Allen Jones was born in Southampton in 1937 the son of a Welsh factory worker. He was raised in Ealing, West London and in 1955, began studying painting and lithography at Hornsey College of Art. He travelled to Paris as a student and was particularly influenced by the art of Robert Delaunay. He also attended a Jackson Pollock show at the Whitechapel Gallery in 1958 and according to Jones: “For me it was outside any known frame of reference. The scale, the ambition, the freedom. I felt like suing my teachers for not telling me what was happening in the world.”
In 1959 he started at the Royal College of Art in the same intake as Peter Phillips, David Hockney and Derek Boshier. He has also said about his early ambitions: “I wanted to kick over the traces of what was considered acceptable in art. I wanted to find a new language for representation... to get away from the idea that figurative art was romantic, that it wasn’t tough.” Although this new wave of artists were all trying to break boundaries it was Jones who was expelled from the RCA in 1960. He believed this was because they were “horrified at the new developments brewing among their younger students, the college’s academic old guard decided to make an example of someone.”
Despite his expulsion from the college his work was included in the lauded Young Contemporaries exhibition of 1961 along with his former student cohort. He then lived and worked in New York for a while where he decided to pursue the ‘toughness’ he wanted to engender in his own work.
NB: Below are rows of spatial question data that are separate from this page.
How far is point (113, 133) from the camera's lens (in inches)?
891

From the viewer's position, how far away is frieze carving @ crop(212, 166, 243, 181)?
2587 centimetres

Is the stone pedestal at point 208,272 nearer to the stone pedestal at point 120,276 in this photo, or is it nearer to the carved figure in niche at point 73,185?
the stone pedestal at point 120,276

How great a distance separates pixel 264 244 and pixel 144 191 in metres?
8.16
Here he “discovered a rich fund of imagery in sexually motivated popular illustration of the 1940s and 1950s.” As he later explained: “Fetishism and the transgressive world produced images that I liked because they were dangerous. They were about personal obsessions. They stood outside the accepted canons of artistic expression.”
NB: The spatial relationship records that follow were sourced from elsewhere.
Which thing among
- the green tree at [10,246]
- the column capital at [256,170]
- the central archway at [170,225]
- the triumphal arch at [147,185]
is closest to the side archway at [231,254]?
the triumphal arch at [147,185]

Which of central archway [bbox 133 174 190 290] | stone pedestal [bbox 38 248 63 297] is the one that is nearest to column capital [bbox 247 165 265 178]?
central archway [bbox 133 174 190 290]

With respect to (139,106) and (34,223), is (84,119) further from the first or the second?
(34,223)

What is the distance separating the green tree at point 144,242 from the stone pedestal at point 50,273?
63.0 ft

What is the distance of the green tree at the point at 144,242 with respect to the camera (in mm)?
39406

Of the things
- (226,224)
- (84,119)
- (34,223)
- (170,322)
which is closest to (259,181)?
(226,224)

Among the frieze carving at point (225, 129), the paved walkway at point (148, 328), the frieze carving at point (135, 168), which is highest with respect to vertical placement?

In 1964 he was joined by his close friend Peter Phillips and for two years they travelled together throughout the country developing their own styles. On his return to England, Jones began working in sculpture using figures of women as furniture and creating erotic fibreglass sculptures that portrayed women as lugubrious mannequins, often incorporating rubber fetishism and BDSM. Over the years his works have been met with strong protests and when exhibited have been attacked and damaged. He insists “the artist cannot worry about how someone might misconstrue the work.”